[Ksummit-discuss] [MAINTAINER TOPIC] Succession Planning: Is It time to Throw Linus Under a Bus?

Mauro Carvalho Chehab mchehab+samsung at kernel.org
Sat Sep 8 10:47:08 UTC 2018


Em Thu, 06 Sep 2018 12:51:15 -0700
James Bottomley <James.Bottomley at HansenPartnership.com> escreveu:

> On Thu, 2018-09-06 at 21:47 +0200, Daniel Vetter wrote:
> > On Thu, Sep 6, 2018 at 9:44 PM, James Bottomley
> > <James.Bottomley at hansenpartnership.com> wrote:  
> > > Since our fearless leader apparently can't even remember the dates
> > > of
> > > the only conference he goes to, perhaps now might be a good time to
> > > talk about how we'd run an orderly succession process (purely
> > > theoretically, of course ...)
> > > 
> > > I think a vote amongst the Maintainer Summit attendees might be the
> > > way
> > > to elect a new leader, but others probably have different ideas.  
> > 
> > Why I single leader?
> > 
> > This group maintainer ship thing ... it  works.  
> 
> I also note that group maintainership seems only to work for you in
> DRM; most of the other subsystems seem to have single leader
> hierarchical maintainership.

If we're seriously thinking on have a plan for maintainership
replacement with a group, we need first to answer:

	Q: How many Kernel developers does it take to replace Linus?

That's said, I doubt that the DRM model would work outside DRM
subsystem: too many people with commit rights can be hard, specially
if they all can touch the core.
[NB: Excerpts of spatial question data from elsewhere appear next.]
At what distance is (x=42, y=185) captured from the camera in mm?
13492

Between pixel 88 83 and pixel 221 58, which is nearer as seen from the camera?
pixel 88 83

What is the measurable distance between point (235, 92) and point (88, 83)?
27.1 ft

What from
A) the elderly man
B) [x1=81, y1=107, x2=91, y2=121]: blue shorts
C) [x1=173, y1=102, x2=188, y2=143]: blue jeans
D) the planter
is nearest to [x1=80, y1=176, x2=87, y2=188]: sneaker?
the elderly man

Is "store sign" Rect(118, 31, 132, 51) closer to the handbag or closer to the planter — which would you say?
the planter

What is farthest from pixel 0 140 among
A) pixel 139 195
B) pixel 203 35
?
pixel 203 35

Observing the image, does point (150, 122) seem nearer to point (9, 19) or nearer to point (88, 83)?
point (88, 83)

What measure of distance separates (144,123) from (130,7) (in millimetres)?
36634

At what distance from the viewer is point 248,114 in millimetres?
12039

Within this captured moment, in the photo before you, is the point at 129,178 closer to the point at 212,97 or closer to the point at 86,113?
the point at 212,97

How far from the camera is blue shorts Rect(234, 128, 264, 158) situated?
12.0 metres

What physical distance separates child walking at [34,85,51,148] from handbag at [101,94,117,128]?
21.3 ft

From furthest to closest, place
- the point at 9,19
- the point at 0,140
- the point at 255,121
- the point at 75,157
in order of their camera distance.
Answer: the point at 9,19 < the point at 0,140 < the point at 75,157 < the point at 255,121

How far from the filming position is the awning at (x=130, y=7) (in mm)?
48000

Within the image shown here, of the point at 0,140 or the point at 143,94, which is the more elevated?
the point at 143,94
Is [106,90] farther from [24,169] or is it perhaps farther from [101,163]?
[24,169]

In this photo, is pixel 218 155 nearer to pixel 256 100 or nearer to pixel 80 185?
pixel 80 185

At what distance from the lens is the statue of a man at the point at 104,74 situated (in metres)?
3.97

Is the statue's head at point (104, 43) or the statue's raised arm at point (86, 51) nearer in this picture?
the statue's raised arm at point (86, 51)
Btw, we tried a similar model in
the past on media (by the time we were using Mercurial, about
10 years ago): all core developers had commit rights. It worked
smoothly for years, until one of the developers decided
to commit a very intrusive patch touching all drivers at the
subsystem and stepping on everyone else feet. Handling it was
really painful. If our official model would be a group 
maintainership, it would probably take months for us to put the
tree on a sane state. I ended by using my maintainership status
to revert the patch, returning the tree to a sane state and allowing
the others to keep sending patches. Yet, it took months, even
years for us to recover from the disaster. Also, due to the
heated discussions, we end by losing several developers due
to that.

A triumvirate like x86 and arm might work, but I suspect that it
would be easier to start with a more hierarchical model, like
for example having one (sub-)maintainer for arch, another
one for core and a third one for drivers.

Also, if we want to consider the bus scenario and other disaster
threats, it could be worth to consider having them geographically 
distributed (if possible even on different Countries).